▶ WHAT YOU NEED TO DO
(1) List every piece of advice or method that the cleaning-tips article calls for, as reported in the passage about fall cleaning.
(2) Sum up the passage about fall cleaning in two sentences.

------ PROVIDED PASSAGE

Spring cleaning passed me by this year. Completely. I just seemed to miss it. So when fall rolled around, I was determined to set things straight. My house had tumbled into a state of complete disarray. The plume of fruit flies that billowed out of my kitchen when we returned from our late-summer vacation was proof that things had gotten out of hand.
Confused as to where to start, I consulted a helpful article on cleaning tips. It promised to create a deeply cleaned home using 30 minute intervals to complete necessary tasks. The article urged not to overdo it at first, but to break up each room into simpler jobs. I was to use a timer and a pre-prepared list of to-dos. After 30 minutes, I should have the level of cleanliness that everyone deserves.
I eagerly brought pen to paper, listing all the jobs that lay before me. My list was two pages long, and I thought surely I could accomplish this in a weekend. I rallied my husband and two small children to be a part of our Fall Weekend Clean-Up Project. At 8 a.m. one bright Saturday morning, my children and husband donned their rubber boots and set to work.

------------
------ DATASET ENTRIES

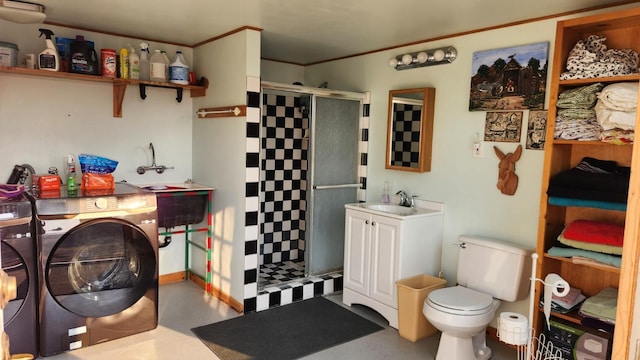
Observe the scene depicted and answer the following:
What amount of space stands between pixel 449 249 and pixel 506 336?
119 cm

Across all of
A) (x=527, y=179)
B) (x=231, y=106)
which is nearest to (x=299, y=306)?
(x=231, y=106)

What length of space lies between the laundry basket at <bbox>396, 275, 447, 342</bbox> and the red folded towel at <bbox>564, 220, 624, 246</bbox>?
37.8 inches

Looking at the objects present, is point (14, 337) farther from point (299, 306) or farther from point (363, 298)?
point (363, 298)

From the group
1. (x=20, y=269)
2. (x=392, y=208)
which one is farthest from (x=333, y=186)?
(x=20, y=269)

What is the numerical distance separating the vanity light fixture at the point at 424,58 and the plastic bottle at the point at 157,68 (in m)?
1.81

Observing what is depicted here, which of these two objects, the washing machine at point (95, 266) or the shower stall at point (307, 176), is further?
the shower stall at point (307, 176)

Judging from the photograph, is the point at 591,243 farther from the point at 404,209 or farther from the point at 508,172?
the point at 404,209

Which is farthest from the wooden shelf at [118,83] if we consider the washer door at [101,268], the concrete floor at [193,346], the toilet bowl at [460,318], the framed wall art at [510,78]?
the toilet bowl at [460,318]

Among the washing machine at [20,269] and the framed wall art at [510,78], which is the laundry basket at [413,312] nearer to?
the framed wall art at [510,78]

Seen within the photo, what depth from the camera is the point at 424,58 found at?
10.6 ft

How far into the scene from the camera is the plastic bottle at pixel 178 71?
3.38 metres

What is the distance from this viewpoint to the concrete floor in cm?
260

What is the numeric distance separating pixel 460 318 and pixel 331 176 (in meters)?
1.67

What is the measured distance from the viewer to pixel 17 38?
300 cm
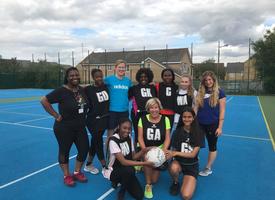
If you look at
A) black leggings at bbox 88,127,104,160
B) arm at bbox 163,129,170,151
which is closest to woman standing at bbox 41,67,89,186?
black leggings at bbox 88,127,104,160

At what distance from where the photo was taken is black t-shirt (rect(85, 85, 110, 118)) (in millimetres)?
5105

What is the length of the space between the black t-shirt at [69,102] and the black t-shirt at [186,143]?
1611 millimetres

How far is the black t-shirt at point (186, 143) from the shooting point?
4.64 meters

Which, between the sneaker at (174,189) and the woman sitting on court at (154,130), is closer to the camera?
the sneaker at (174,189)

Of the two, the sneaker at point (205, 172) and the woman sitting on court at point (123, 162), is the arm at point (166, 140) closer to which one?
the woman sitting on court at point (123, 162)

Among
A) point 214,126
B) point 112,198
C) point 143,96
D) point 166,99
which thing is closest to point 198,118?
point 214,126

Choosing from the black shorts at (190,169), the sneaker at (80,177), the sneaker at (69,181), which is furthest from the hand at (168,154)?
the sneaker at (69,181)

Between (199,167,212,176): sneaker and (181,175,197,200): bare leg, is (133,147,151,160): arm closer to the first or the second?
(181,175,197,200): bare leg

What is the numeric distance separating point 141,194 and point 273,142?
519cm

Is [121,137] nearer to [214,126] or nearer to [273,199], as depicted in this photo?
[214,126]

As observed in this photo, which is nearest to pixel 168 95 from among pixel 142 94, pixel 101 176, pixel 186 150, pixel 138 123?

------------

▶ ANSWERS TO THE TASKS
(1)
- Use 30-minute intervals to complete necessary tasks
- Don't overdo it at first
- Break up each room into simpler jobs
- Use a timer
- Use a pre-prepared list of to-dos

(2) After missing spring cleaning, the writer resolved in the fall to set a badly disordered house straight, which the fruit flies that billowed out of the kitchen after a late-summer vacation made plain. Following a cleaning-tips article that called for 30-minute intervals, a timer and a to-do list, the writer made a two-page list and rallied a husband and two small children for a weekend clean-up that began at 8 a.m. one Saturday.